Mi chiedo cosa ci sia da capire . Qualche ora prima, sulla rotta del Mediterraneo centrale, un'imbarcazione di legno proveniente dalla Libia era quasi sprofondata. L'equipaggio della nave Nadir della Ong tedesca Resqship è riuscito a salvarne 51 e ne ha rianimati due, rompendo a colpi d'ascia lo scafo. Per dieci giovani uomini non si è potuto fare più nulla. Erano siriani, egiziani, pakistani, bangladesi.
Non sono le rotte ad essere maledette, non sono quei gusci di legno che cedono ai marosi. Non sono i migranti quelli colpevoli di andare all'avventura per il mare grande, vagabondando alla deriva come moderni Ulisse che vanno cercando approdi ospitali e si imbattano invece in mostri. Maledetti e colpevoli sono i silenzi, le politiche, le genti indifferenti, i governi. Alla deriva è andata la nostra umanità. Siamo noi che naufraghiamo, ad ogni naufragio, perché fallisce in maniera catastrofica quell'idea di allontanare lo straniero, il diverso, il miserabile. Fallisce la capacità e la volontà degli uomini e delle donne del Parlamento, che ad ogni legislatura scegliamo di rappresentarci, di trovare soluzioni ad un problema che è sì grande come il mondo ma che certamente non si risolve lasciando che la natura faccia il suo corso, annegando accidentalmente il carico problematico in un mare d'acqua
Del resto, i politici hanno altri problemi a cui pensare. C'è da approvare il premierato e l'autonomia differenziata, spartirsi le cariche della governance europea, disfare le istituzioni repubblicane, farsi votare sempre più a destra anche quella più estrema, ballare la pizzica e farsi selfie poco istituzionali durante un G7 che è sembrato un villaggio turistico di gran lusso, ridere divertirsi e mangiare mentre si discute di guerre e di poltrone.

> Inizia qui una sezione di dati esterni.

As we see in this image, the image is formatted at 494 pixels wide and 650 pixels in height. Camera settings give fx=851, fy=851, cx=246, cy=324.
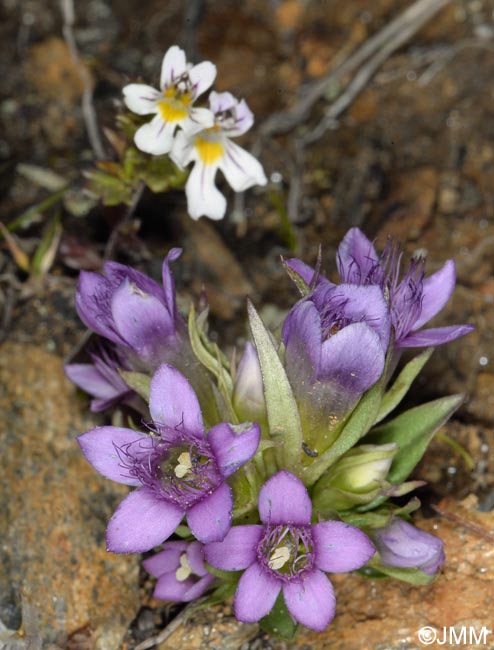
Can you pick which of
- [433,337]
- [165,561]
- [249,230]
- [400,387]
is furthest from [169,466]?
[249,230]

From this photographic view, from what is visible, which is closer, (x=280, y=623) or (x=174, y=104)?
(x=280, y=623)

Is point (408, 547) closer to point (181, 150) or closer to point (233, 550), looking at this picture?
point (233, 550)

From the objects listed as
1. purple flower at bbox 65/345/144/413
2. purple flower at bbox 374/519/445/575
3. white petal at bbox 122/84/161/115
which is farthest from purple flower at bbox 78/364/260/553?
white petal at bbox 122/84/161/115

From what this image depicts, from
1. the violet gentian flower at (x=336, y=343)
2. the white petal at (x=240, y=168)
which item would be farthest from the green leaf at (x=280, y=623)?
the white petal at (x=240, y=168)

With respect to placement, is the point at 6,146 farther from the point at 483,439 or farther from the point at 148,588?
the point at 483,439

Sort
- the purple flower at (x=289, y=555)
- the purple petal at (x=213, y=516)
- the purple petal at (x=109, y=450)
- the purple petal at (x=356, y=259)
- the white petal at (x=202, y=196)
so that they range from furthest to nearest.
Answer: the white petal at (x=202, y=196)
the purple petal at (x=356, y=259)
the purple petal at (x=109, y=450)
the purple flower at (x=289, y=555)
the purple petal at (x=213, y=516)

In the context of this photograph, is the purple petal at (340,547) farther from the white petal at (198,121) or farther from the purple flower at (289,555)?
the white petal at (198,121)
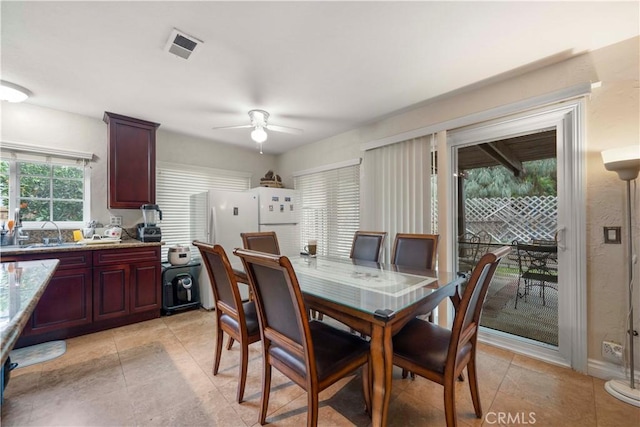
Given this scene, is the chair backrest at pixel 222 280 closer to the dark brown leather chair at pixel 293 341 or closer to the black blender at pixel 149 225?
the dark brown leather chair at pixel 293 341

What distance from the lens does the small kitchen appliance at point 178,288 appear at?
3221 mm

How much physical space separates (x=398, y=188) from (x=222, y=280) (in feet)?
7.19

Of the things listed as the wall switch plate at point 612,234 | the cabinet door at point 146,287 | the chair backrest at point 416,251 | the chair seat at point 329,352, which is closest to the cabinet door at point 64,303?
the cabinet door at point 146,287

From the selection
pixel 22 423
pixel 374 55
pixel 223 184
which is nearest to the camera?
pixel 22 423

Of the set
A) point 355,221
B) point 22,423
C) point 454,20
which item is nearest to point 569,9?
point 454,20

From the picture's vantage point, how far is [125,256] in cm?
286

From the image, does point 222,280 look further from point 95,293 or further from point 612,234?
point 612,234

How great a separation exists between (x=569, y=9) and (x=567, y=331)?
7.55 feet

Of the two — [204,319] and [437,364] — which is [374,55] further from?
[204,319]

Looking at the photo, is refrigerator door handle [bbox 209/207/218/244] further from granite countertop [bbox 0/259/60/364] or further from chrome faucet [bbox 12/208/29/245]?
chrome faucet [bbox 12/208/29/245]

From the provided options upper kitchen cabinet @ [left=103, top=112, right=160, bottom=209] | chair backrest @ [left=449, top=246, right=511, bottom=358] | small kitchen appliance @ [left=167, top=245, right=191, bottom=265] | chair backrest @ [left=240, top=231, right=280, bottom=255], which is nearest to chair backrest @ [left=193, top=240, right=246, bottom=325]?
chair backrest @ [left=240, top=231, right=280, bottom=255]

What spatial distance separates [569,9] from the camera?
157 cm

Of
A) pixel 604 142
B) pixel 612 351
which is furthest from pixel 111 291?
pixel 604 142

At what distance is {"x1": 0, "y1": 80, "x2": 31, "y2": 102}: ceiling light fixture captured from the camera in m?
2.30
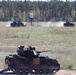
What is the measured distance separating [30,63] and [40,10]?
12567 cm

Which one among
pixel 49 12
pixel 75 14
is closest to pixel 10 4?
pixel 49 12

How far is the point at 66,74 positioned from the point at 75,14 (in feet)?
366

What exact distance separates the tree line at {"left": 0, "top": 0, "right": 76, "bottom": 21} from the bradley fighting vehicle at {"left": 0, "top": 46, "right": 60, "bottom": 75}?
110m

Le persone sono stanche delle brutte notizie e della brutta politica
Sono intossicate dalle tragedie che si ripetono e sono schifate dai rappresentanti politici che hanno votato, quando si rendono conto di essersi fatti ingannare ancora una volta dalle faccette e dalle promesse elettorali. Altre invece sono ancora convinte del sentimento che sentono dentro alla pancia ed è da quel ventre scontento ed estremo, molto spesso impaurito, che i politici traggono ancora nutrimento, sentendosi, insuperbiti, più forti.
Giornalisti e politici non li sopporta più nessuno. I primi perché raccontano troppa realtà per diritto di cronaca, che non si può eticamente tacere, e fa male. I secondi perché raccontano troppa falsità per governare, che altrimenti non starebbero al potere e doppiamente male perché ci si sente presi in giro.

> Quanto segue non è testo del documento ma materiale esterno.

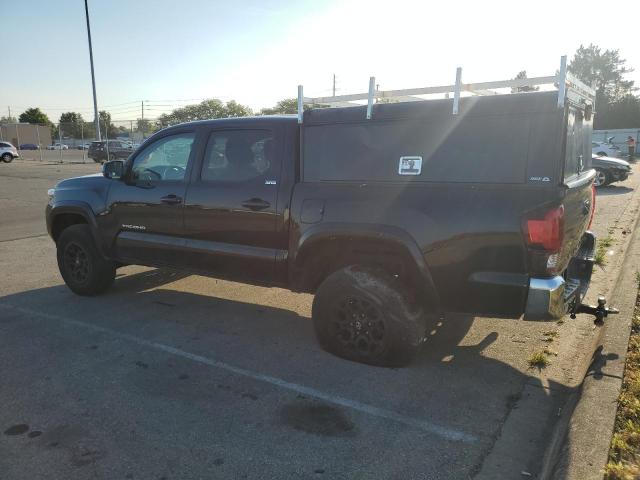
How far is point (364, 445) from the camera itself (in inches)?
116

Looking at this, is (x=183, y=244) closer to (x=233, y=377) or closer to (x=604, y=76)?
(x=233, y=377)

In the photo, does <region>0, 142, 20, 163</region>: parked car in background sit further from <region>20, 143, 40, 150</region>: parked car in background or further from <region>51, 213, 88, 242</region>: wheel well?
<region>51, 213, 88, 242</region>: wheel well

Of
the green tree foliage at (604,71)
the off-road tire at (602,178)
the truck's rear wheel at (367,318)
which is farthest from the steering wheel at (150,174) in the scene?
the green tree foliage at (604,71)

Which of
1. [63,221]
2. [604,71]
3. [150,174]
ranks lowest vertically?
[63,221]

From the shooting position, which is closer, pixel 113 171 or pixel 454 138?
pixel 454 138

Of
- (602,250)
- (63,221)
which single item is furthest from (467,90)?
(602,250)

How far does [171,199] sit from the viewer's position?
4.92 m

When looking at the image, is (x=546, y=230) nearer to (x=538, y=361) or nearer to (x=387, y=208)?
(x=387, y=208)

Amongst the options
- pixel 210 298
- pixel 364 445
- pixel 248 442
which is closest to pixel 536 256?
pixel 364 445

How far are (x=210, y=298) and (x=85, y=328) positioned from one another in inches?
55.4

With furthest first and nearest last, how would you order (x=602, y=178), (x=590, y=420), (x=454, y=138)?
(x=602, y=178)
(x=454, y=138)
(x=590, y=420)

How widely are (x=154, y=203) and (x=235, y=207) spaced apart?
3.57 ft

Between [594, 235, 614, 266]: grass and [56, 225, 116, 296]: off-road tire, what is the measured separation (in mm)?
6168

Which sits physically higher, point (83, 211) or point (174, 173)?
point (174, 173)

Entrambe le figure dovrebbero però saper trovare e raccontare le soluzioni ai problemi, di qualsiasi natura siano. Se i giornalisti riuscissero a fare il più possibile solutions journalism su qualsiasi tema, le persone tornerebbero ad affezionarsi all'informazione, leggerebbero giornali e non spegnerebbero più il tg all'ora di cena per non rigettare la bile e per non rattristarsi.
Se i politici tornassero ad essere uomini di un certo profilo e di un certo spessore, intelligenti e competenti, se tornassero davvero ad avere a cuore i cittadini a discapito del loro prestigio personale e della loro smisurata vanità, se tornassero ad essere capaci di risolvere dapprima i problemi piccoli dei cittadini, forse riuscirebbero almeno ad arginare quelli più grandi prima che ne veniamo tutti travolti.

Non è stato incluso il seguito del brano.